Papo de Mercado: Meu botão é maior que o seu.

Semana com agenda esvaziada e até o momento sem grandes surpresas, o mercado aguarda desdobramentos importantes, principalmente do lado doméstico, onde o nome do jogo é a reforma da previdência.
A meta fiscal de 2017 deve ficar em linha com os 129 bilhões de reais de déficits projetados para o ano.

Esse valor tinha sido revisado (159 bilhões de reais) para contemplar algumas frustrações de receita e, ironicamente, melhoras nesse campo e boas execuções no Tesouro Nacional colocaram o número de volta na meta.

Naturalmente, esse é um ponto importante, mas a retomada econômica ajudará a impulsionar os preços doas ativos para cima. Por outro lado, a trajetória da dívida pública ainda permanece preocupante. O antídoto para a ser a reforma da previdência aprovada e, ao que podemos ver, até o presidente do BC segue fazendo campanha para que isso seja possível.

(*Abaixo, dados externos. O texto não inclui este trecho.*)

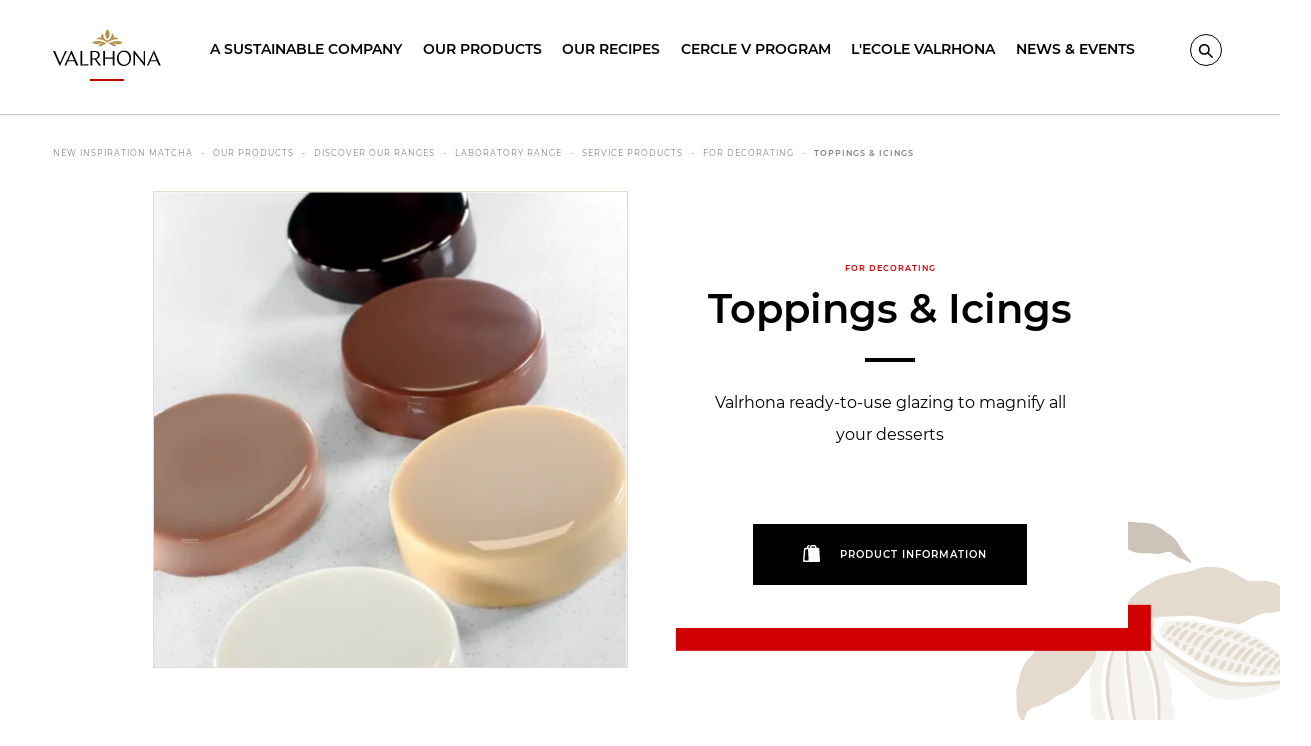

--- FILE ---
content_type: image/svg+xml
request_url: https://www.valrhona.asia/assets/build/images/ico_info.a90e0fb6.svg
body_size: 1044
content:
<?xml version="1.0" encoding="UTF-8"?>
<svg width="20px" height="20px" viewBox="0 0 20 20" version="1.1" xmlns="http://www.w3.org/2000/svg" xmlns:xlink="http://www.w3.org/1999/xlink">
    <g stroke="none" stroke-width="1" fill="none" fill-rule="evenodd">
        <g transform="translate(-644.000000, -2886.000000)" fill="#000000" fill-rule="nonzero">
            <g transform="translate(222.000000, 2772.000000)">
                <g transform="translate(422.000000, 114.000000)">
                    <g>
                        <path d="M10,0 C4.4771525,0 0,4.4771525 0,10 C0,15.5228475 4.4771525,20 10,20 C15.5228475,20 20,15.5228475 20,10 C20,7.3478351 18.9464316,4.80429597 17.0710678,2.92893219 C15.195704,1.0535684 12.6521649,0 10,0 Z M11,13.5 C11,13.7761424 10.7761424,14 10.5,14 L9.5,14 C9.22385763,14 9,13.7761424 9,13.5 L9,10.5 C9,10.2238576 9.22385763,10 9.5,10 L10.5,10 C10.7761424,10 11,10.2238576 11,10.5 L11,13.5 Z M11,7.5 C11,7.77614237 10.7761424,8 10.5,8 L9.5,8 C9.22385763,8 9,7.77614237 9,7.5 L9,6.5 C9,6.22385763 9.22385763,6 9.5,6 L10.5,6 C10.7761424,6 11,6.22385763 11,6.5 L11,7.5 Z"></path>
                    </g>
                </g>
            </g>
        </g>
    </g>
</svg>


--- FILE ---
content_type: text/javascript
request_url: https://www.valrhona.asia/assets/build/product.a2f50d70.js
body_size: 681
content:
"use strict";(self.webpackChunkvalrhona_refonte_site=self.webpackChunkvalrhona_refonte_site||[]).push([[964],{3618:function(i,e,s){var n=s(4692),t=s.n(n),r=(s(9599),t()(".cross-selling.recipes .list_products"));t()((function(){r.on("init",(function(i,e){e.$slides.length;for(var s=0;s<1;s++)r.find(".slick-slide").eq(s).removeClass("after");for(var n=r.find(".slick-slide").length;n>=1;n--)r.find(".slick-slide").eq(n).addClass("after")})).slick({responsive:[{breakpoint:9999,settings:"unslick"},{breakpoint:1024,settings:{arrows:!1,infinite:!1,centerMode:!0,centerPadding:0,slidesToShow:1}}]}).on("beforeChange",(function(i,e,s,n){for(var t=0;t<n;t++)r.find(".slick-slide").eq(t).removeClass("after");for(var a=r.find(".slick-slide").length;a>=n;a--)r.find(".slick-slide").eq(a).addClass("after")}))}))},3388:function(i,e,s){var n=s(4692),t=s.n(n);s(9599);t()((function(){t()(".eternitySlider").each((function(){var i=t()(this).html();t()(this).append(i).append(i),t()(this).find("video").each((function(){t()(this)[0].load(),t()(this)[0].play()}))}))}));s(3618);t()((function(){t()("#related-recipes").find(".recipe_slider").each((function(){var i=function(){return Foundation.MediaQuery.atLeast("large")?3:1},e=t()(this);e.children().length,e.on("init",(function(s,n){for(var t=0;t<i();t++)e.find(".slick-slide").eq(t).removeClass("after");for(var r=e.find(".slick-slide").length;r>=i();r--)e.find(".slick-slide").eq(r).addClass("after")})).slick({slidesToShow:3,slidesToScroll:1,infinite:!1,speed:500,prevArrow:e.siblings(".previous"),nextArrow:e.siblings(".next"),rtl:e.hasClass("rtl"),responsive:[{breakpoint:1024,settings:{slidesToShow:1,rtl:!1}}]}).on("beforeChange",(function(i,s,n,t){for(var r=0;r<t;r++)e.find(".slick-slide").eq(r).removeClass("after");for(var a=e.find(".slick-slide").length;a>=t;a--)e.find(".slick-slide").eq(a).addClass("after")}))})),t()(".product_picture_set .views").on("init",(function(){var i=t()(this);t()(".thumbs a").each((function(){t()(this).on("click",(function(){t()(".thumbs a").removeClass("active"),t()(this).addClass("active"),t()(this).addClass("active"),i.slick("goTo",t()(this).index())}))}))})).slick({autoplay:!1,fade:!0,arrows:!1,swipe:!1})}))}},function(i){i.O(0,[4692,9599],(function(){return e=3388,i(i.s=e);var e}));i.O()}]);

--- FILE ---
content_type: text/javascript
request_url: https://www.valrhona.asia/assets/build/layout.f885a7eb.js
body_size: 1112
content:
"use strict";(self.webpackChunkvalrhona_refonte_site=self.webpackChunkvalrhona_refonte_site||[]).push([[9133],{3218:function(e,n,a){var t=a(4692),o=a.n(t),s=a(3139),u=a(1500),i=a(6575),r=a(7709);a(9599);u.Ay.registerPlugin(r.A,i.u);var l=o()("#back-menu");function h(){o()(".has-sub-menu").removeClass("has-open-sub-menu"),l.removeClass("active")}o()((function(){setTimeout((function(){l.on("click",(function(){h()})),o()("#event-banner").length>0?o()("#event-banner .cell:last-child").slick({arrows:!1,fade:!0,autoplay:!0,speed:300,autoplaySpeed:4e3}):s.Foundation.MediaQuery.atLeast("large")&&o()("header.opaque").length>0&&o()("main").css("margin-top",o()("header").outerHeight()),o()("#localizationToggle, #menuToggle").on("on.zf.toggler",(function(){o()("#event-banner").addClass("hidden-up"),o()("body").addClass("menu-open")})).on("off.zf.toggler",(function(){l.removeClass("active"),o()("body").removeClass("menu-open"),o()("#event-banner").removeClass("hidden-up")})),o()("#main-menu > li").hover((function(){o()("header").addClass("hovered")}),(function(){o()("header").removeClass("hovered")}));var e=function(e){return e.has(document.activeElement).length};function n(e){o()(e).parent().hasClass("has-open-sub-menu")?(o()("header").removeClass("open-sub-menu"),o()("#main-menu > li.has-sub-menu").removeClass("has-open-sub-menu"),l.removeClass("active")):(o()("header").addClass("open-sub-menu"),o()("#main-menu > li.has-sub-menu").removeClass("has-open-sub-menu"),o()(e).parent().addClass("has-open-sub-menu"),l.addClass("active"))}o()("#main-menu > li.has-sub-menu button").on("click touch",(function(e){n(this)})),o()('#main-menu > li[role="button"].has-sub-menu').on("keydown",(function(e){13===e.keyCode&&n(this)})),o()('#main-menu > li[role="button"].has-sub-menu').on("keydown",(function(e){32===e.keyCode&&e.preventDefault()})),o()('#main-menu > li[role="button"].has-sub-menu').on("keyup",(function(e){32===e.keyCode&&n(this)})),document.addEventListener("keyup",(function(a){9===a.keyCode&&0===e(o()("#main-menu > li.has-open-sub-menu"))&&n(this)})),window.addEventListener("click",(function(e){var n=e.target;o()("#main-menu > li.has-sub-menu").has(n).length||(o()("header").removeClass("open-sub-menu"),o()("#main-menu > li.has-sub-menu").removeClass("has-open-sub-menu"),l.removeClass("active"))})),o()("header .grid-container:not(:last-child) > .grid-x > .cell:not(.small-12)").on("touchmove",(function(e){e.preventDefault()})),o()(".sub-menu-wrapper").on("touchmove",(function(e){var n=e.touches[0].clientY;o()("header").outerHeight()>n&&h()})),o()("header .sub-menu a").each((function(){var e=u.Ay.timeline({paused:!0}),n=new r.A(o()(this),{type:"lines"});e.to(n.lines,{duration:.1,alpha:0,width:"100%"}).set(n.lines,{alpha:1,width:"0%",fontFamily:"Belluga",fontWeight:"normal",fontSize:"20px",lineHeight:"34px",overflow:"hidden",whiteSpace:"nowrap",padding:0}).to(n.lines,{delay:.1,duration:.6,stagger:.35,width:"100%"}),o()(this).on("mouseover touch",(function(){s.Foundation.MediaQuery.atLeast("large")&&e.play()})).on("mouseout touchend",(function(){s.Foundation.MediaQuery.atLeast("large")&&e.reverse()}))}));var a=o()(".grid-x.sub-menu-wrapper"),t=0;a.each((function(){o()(this).outerHeight()>t&&(t=o()(this).outerHeight())})),a.css("height",t);var i=o()("header");i.addClass("fixed"),u.Ay.to("body",{scrollTrigger:{trigger:"body",start:"top top",toggleClass:{targets:i,className:"compact"}}})}),0)}))}},function(e){e.O(0,[4692,9599,1500,6575,7709,3139],(function(){return n=3218,e(e.s=n);var n}));e.O()}]);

A reforma (votação agendada para fevereiro) tende a ajudar a inflação a se manter baixa e sob controle, permitindo ao BC seguir com os juros baixos — reduzindo as incertezas e, por consequência, o prêmio que a curva de juros embute hoje. Em termos dos nossos investimentos, vamos captar bons retornos se fizermos a aposta na redução deste prêmio que mantém a curva de juros muito inclinada.
Com a possibilidade de uma taxa Selic menor e Lula cada vez mais fora do play eleitoral após julgamento no final do mês, investidores continuam envolvidos por um clima de otimismo.
Momento nos parece cada vez mais favorável para exposição em renda variável no Brasil.
Enquanto escrevo IBOV trabalhando nas máximas, normal nos próximos pregões um ou outro player colocar o dinheiro no bolso e o mercado realizar.
Apesar da troca de farpas entre Kim Jong-un e Donald Trump, comparando quem ganhou o maior brinquedo no Natal, os mercados globais também trabalham no azul durante toda semana.
Muitos drivers relevantes para 2018 e teremos que ter estômago, pois apesar do momento favorável a vol (volatilidade) tende a ser grande.
Estamos de olho!

R&F Partners
O retorno bruto da carteira R&F acumulou 8% (somado as operações do Trade Cash) no acumulado de 2018 (fechamento 12/12/2018), comparado ao retorno de 2.70% para o Ibovespa no mesmo período. Isso equivale a dizer que a carteira R&F, alocada em poucas ações, apresentou retorno % superior ao seu principal índice de referência.